U.S. Senators John Kerry and Richard Lugar introduced a bill on Monday to authorize the funds, primarily for projects like roads, schools and hospitals. Kerry said while the funding was mainly intended for civilian projects, the administration could submit a plan directing some of it to military uses.
Congress is considering an additional $2.3 billion in aid for Pakistan, including $400 million for counterinsurgency.
While requesting huge boosts in assistance for Pakistan, the U.S. administration has sounded increasingly frustrated with the civilian government.
Secretary of State Hillary Clinton has accused Islamabad of abdicating to the Taliban by agreeing to impose Islamic law in the Swat valley and Obama has expressed concern the government is "very fragile" and unable to deliver basic services.
As he seeks to wind down the war in Iraq, Obama's strategy for Afghanistan and Pakistan has won some praise for its focus on boosting aid and development and not relying entirely on a military solution to the fight against al Qaeda.
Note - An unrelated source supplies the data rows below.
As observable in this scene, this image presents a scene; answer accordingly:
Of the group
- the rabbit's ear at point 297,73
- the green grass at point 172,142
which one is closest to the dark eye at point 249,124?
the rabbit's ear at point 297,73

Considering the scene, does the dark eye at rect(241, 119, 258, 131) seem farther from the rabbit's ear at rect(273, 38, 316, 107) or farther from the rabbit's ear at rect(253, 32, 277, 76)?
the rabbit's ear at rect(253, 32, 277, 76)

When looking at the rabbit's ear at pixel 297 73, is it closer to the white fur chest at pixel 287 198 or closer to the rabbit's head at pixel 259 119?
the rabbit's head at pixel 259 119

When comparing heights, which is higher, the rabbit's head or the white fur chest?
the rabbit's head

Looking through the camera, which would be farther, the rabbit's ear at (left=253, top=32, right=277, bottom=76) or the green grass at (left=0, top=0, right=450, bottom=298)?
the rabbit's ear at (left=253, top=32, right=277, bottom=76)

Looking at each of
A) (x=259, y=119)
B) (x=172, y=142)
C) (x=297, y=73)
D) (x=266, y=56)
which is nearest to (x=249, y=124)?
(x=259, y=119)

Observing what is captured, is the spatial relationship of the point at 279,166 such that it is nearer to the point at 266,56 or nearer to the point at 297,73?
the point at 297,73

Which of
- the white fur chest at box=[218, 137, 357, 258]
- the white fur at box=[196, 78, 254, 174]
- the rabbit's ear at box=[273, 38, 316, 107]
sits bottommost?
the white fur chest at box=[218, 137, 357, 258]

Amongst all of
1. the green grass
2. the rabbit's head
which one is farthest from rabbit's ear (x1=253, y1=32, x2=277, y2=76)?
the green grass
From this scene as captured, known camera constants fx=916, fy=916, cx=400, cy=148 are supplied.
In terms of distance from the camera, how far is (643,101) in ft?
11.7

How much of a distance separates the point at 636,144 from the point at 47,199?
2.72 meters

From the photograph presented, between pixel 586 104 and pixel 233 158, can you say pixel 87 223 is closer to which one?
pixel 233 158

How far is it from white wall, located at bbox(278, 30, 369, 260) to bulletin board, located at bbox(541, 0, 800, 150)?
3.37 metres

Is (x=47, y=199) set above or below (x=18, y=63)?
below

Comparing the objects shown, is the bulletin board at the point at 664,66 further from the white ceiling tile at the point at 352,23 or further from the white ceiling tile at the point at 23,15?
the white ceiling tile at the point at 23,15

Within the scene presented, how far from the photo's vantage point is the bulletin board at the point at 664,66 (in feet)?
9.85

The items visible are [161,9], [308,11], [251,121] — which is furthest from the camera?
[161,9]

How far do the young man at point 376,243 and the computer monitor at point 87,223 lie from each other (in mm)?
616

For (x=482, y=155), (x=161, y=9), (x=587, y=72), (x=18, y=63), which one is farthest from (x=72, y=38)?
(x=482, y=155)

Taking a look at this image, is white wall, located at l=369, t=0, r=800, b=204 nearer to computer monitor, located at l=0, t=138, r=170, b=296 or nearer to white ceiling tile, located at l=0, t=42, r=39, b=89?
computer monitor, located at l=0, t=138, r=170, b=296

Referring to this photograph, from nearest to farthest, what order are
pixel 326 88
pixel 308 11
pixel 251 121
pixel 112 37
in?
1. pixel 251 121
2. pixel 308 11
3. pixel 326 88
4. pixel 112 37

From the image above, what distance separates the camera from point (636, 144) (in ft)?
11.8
"Today the war is being lost in Afghanistan, but is not yet lost," Bruce Riedel, an author of Obama's strategy, wrote in a piece for the Brookings Institution last week. "President Obama has decided to send the resources to the war to break the movement of the Taliban. He is right to do so."
But some argue it does not go far enough to change past policies that have failed to yield results.
Many Pakistanis are angry that U.S. drone attacks have continued under Obama. Aimed at al Qaeda's leaders, the strikes from unmanned aircraft have often killed civilians.
Others complain the United States has undermined democracy in Pakistan for decades by supporting its powerful military.
Hawks in the Pakistani establishment fear Karzai's government is too close to arch-rival India and see support for the Taliban as a way of maintaining influence in Afghanistan.